A horizontal subcutaneous incision about 4 cm in length is then made over the upper third of the thigh. Between this upper-thigh incision and the previously placed suprainguinal incision, a subcutaneous tunnel is made with the help of blunt dissection and an arterial forceps. The omental pedicle is advanced through this tunnel and brought out through the lower incision.
The omental pedicle is then placed over the leg, and its length is marked on the skin of the limb (see the first image below). A series of transverse incisions (typically three or four) are made over the medial aspect of the thigh and leg (see the second image below). The clinician should make a subfascial tunnel connecting these incisions, and the omental pedicle is advanced along this tunnel and delivered out of the last incision. The thread marker is removed, and the distal end of the pedicle is fixed to the gastrocnemius with atraumatic 2-0 chromic catgut.
The final step of the procedure is surgical wound closure. In the suprainguinal incision, the peritoneum is closed at the lateral ends so that the pedicle is not constricted. At all of the incision sites, the skin is sutured with nonabsorbable suture material; care must be taken not to include the omentum. After all of the wounds have been cleaned with an antiseptic solution, sterile dressings are applied.
Complications of pedicled omentoplasty include the following:
Performance of a pedicled omentoplasty with special attention to transposing techniques may minimize the complications attached to it.
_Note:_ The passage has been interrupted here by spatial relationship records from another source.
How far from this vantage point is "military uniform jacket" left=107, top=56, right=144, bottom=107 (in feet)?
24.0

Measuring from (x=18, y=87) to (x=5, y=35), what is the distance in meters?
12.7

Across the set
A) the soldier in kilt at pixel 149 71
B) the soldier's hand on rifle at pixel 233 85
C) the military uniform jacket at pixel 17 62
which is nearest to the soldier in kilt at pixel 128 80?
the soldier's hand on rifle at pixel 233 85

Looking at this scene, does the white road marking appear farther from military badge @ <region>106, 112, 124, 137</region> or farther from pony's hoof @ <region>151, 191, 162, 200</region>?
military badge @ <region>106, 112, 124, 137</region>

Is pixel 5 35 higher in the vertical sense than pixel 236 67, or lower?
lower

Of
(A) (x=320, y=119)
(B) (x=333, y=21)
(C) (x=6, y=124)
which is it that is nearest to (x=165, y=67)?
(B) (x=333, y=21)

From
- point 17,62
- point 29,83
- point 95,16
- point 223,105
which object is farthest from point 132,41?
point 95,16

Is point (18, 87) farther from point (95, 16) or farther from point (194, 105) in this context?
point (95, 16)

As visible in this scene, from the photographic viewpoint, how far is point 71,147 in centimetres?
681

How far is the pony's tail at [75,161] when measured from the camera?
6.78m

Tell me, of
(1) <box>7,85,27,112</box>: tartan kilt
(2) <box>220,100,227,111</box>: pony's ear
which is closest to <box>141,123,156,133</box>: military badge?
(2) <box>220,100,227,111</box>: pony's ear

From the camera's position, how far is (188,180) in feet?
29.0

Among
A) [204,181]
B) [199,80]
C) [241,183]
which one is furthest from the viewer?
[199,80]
One unusual complication involves herniation occurring through the tunnel created to bring the omentum into the thigh. Boiskin et al observed herniation of the transverse colon into the transposed omentum that was used for chest reconstruction after sternectomy.[26]
The purpose of pharmacotherapy is to induce anesthesia.
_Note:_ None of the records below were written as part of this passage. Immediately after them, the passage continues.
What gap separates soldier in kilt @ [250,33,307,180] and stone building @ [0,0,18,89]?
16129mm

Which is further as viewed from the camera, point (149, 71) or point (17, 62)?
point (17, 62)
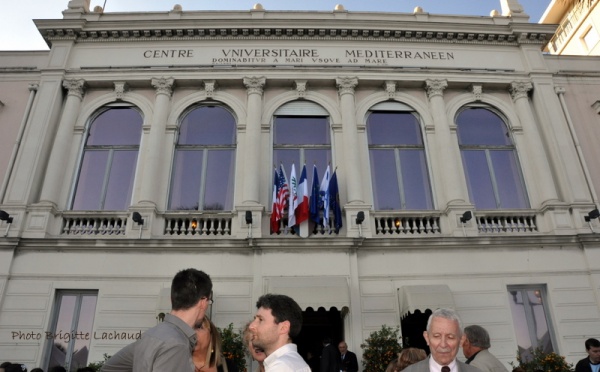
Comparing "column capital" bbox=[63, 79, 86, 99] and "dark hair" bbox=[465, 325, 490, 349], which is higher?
"column capital" bbox=[63, 79, 86, 99]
General anesthesia is preferred for this procedure. After anesthesia is induced, a 16-French or 18-French Ryle tube is passed and kept on continuous drainage. The patient is then catheterized with a 14-French Foley catheter to monitor intraoperative and postoperative urine output.
Propofol is a phenolic compound unrelated to other types of anticonvulsants. It has general anesthetic properties when administered intravenously. Propofol IV produces rapid hypnosis, usually within 40 seconds. The effects are reversed within 30 minutes, following the discontinuation of infusion. Propofol has also been shown to have anticonvulsant properties.
Etomidate is a nonbarbiturate imidazole compound with sedative properties. It is short acting and has a rapid onset of action; the duration of action is dose dependent (15-30 min). Its most useful feature as an induction agent is that it produces deep sedation while causing minimal cardiovascular effects.
The major application of etomidate is induction for endotracheal intubation, particularly in patients with, or at risk for, hemodynamic compromise. Etomidate has been shown to depress adrenal cortical function; however, this effect is not significant clinically during short-term administration. Since the drug is mixed in propylene glycol, continuous infusion is not recommended.
Thiopental is a short-acting barbiturate sedative-hypnotic with rapid onset and a duration of action of 5-20 minutes. Like methohexital, it is most commonly used as an induction agent for intubation. To use thiopental as a sedative, titrate in dosage increments of 25 mg (adjust to lower dose in children).